> DOCUMENT SEGMENT:
[START]

# Brute vs. Xp



## w8tnonu22 (Feb 3, 2009)

I've been ruffling a little feathers in the Polaris thread on HL. I am not brand loyal, but like to give credit where credit is due. These are nice bikes, but their claims of just smoking a brute through out a whole race is what I believe to be BS. Even watching the biased Polaris shootout it says the xp goes 2 quad lengths further in 10 seconds and ties the can am for a distance run. Now they measure how far the bikes go in 10 seconds and judge off of that. The Brute is more of a sprinter than a distance runner so I think that is why they don't do a heads up race. It would be hard for them to sell a machine to a customer that adverstises 70hp and gets smoked off the line by a 50hp machine costing $1000's less. They overlook the basics to drag racing by just considering hp. Weight, gearing and horsepower are the factors. Just how far do you think you could travel in 10 seconds?Just trying to figure out how far they are racing and judging.:thinking:


----------



## Polaris425 (Dec 16, 2004)

there's no way in **** one could keep up w/ me in the first 10 seconds


----------



## w8tnonu22 (Feb 3, 2009)

[END]

Saved data entries:
[START]

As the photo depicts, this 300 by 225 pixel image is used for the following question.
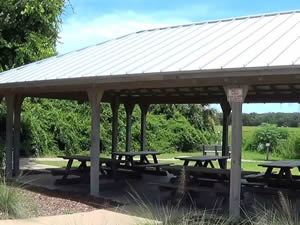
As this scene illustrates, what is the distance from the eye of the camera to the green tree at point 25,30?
17500 mm

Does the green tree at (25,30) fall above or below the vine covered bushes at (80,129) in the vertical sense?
above

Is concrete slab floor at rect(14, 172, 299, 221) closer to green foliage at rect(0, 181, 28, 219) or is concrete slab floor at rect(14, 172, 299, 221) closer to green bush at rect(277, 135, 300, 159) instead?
green foliage at rect(0, 181, 28, 219)

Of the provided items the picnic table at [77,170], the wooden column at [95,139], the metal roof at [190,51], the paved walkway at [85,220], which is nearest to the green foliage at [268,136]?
the metal roof at [190,51]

[END]

> REQUEST 1: Summarize the Brute vs. Xp thread in two sentences.
> REQUEST 2: Reproduce every row under Saved data entries word for word, leaving the pictures out.

> FULL OUTPUT 1: The first poster calls the XP a nice bike but rejects the Polaris claim that it smokes a Brute throughout a whole race, noting that the Polaris shootout judges the machines by how far they go in 10 seconds and arguing that the Brute is more of a sprinter, with weight, gearing and horsepower all mattering in drag racing. A second poster replies that there is no way one could keep up with them in the first 10 seconds.

> FULL OUTPUT 2:
As the photo depicts, this 300 by 225 pixel image is used for the following question.
As this scene illustrates, what is the distance from the eye of the camera to the green tree at point 25,30?
17500 mm

Does the green tree at (25,30) fall above or below the vine covered bushes at (80,129) in the vertical sense?
above

Is concrete slab floor at rect(14, 172, 299, 221) closer to green foliage at rect(0, 181, 28, 219) or is concrete slab floor at rect(14, 172, 299, 221) closer to green bush at rect(277, 135, 300, 159) instead?
green foliage at rect(0, 181, 28, 219)

Of the provided items the picnic table at [77,170], the wooden column at [95,139], the metal roof at [190,51], the paved walkway at [85,220], which is nearest to the green foliage at [268,136]?
the metal roof at [190,51]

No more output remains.